PROBLEM REQUIREMENTS:
Give back exactly the lines of the material below that start at the one holding "Hammered silver band rings" and end at the last line, minus the pictures.

[[ RAW DATA open ]]

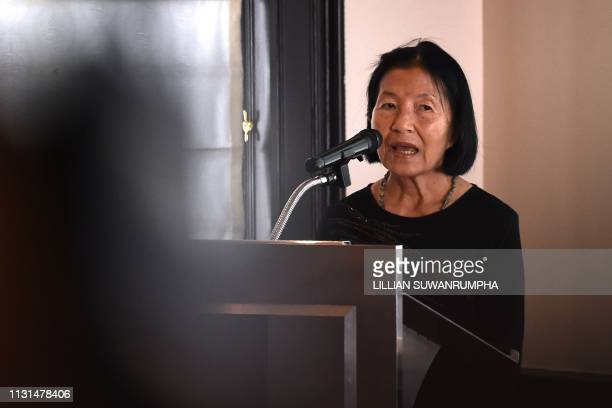 This photo taken on March 12 2019 shows Pranee Danwattananusorn speaking to an audience about her missing husband Thai activist Surachai...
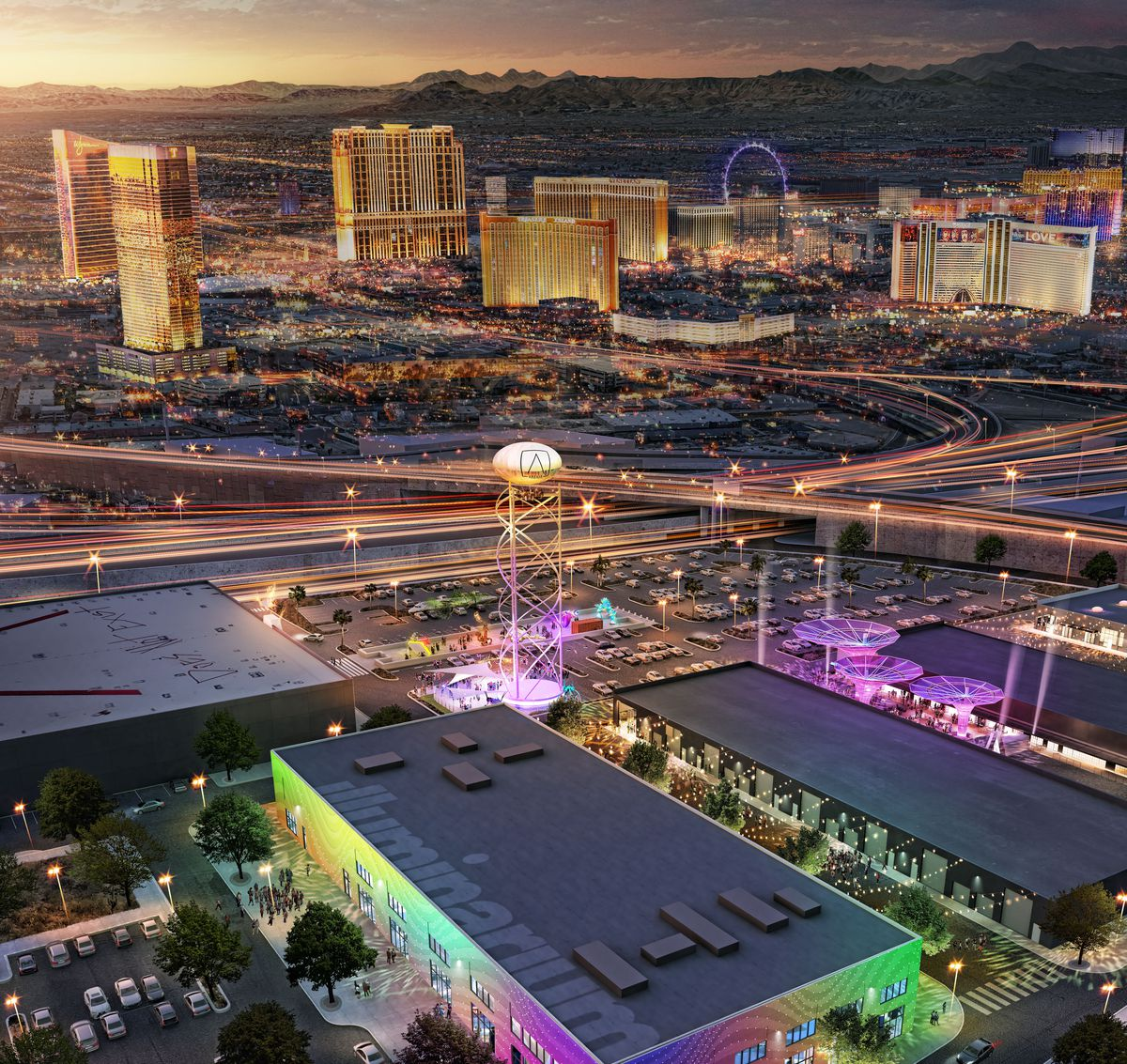 A view of an outdoor/indoor entertainment complex with the skyline of Las Vegas in the background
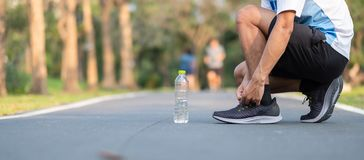 Young athlete man tying running shoes in the park outdoor. male runner ready for jogging on the road outside. asian Fitness. Walking and exercise on footpath in royalty free stock photography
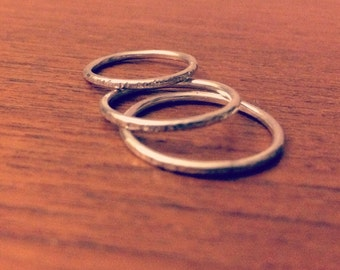 Hammered silver band rings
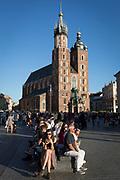 Visitors rest on seating opposite the Church of St Mary on Rynek Glowny market square, on 22nd September 2019, in Krakow, Malopolska, Poland.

[[ RAW DATA closed ]]

RESPONSE:
 Hammered silver band rings
 Visitors rest on seating opposite the Church of St Mary on Rynek Glowny market square, on 22nd September 2019, in Krakow, Malopolska, Poland.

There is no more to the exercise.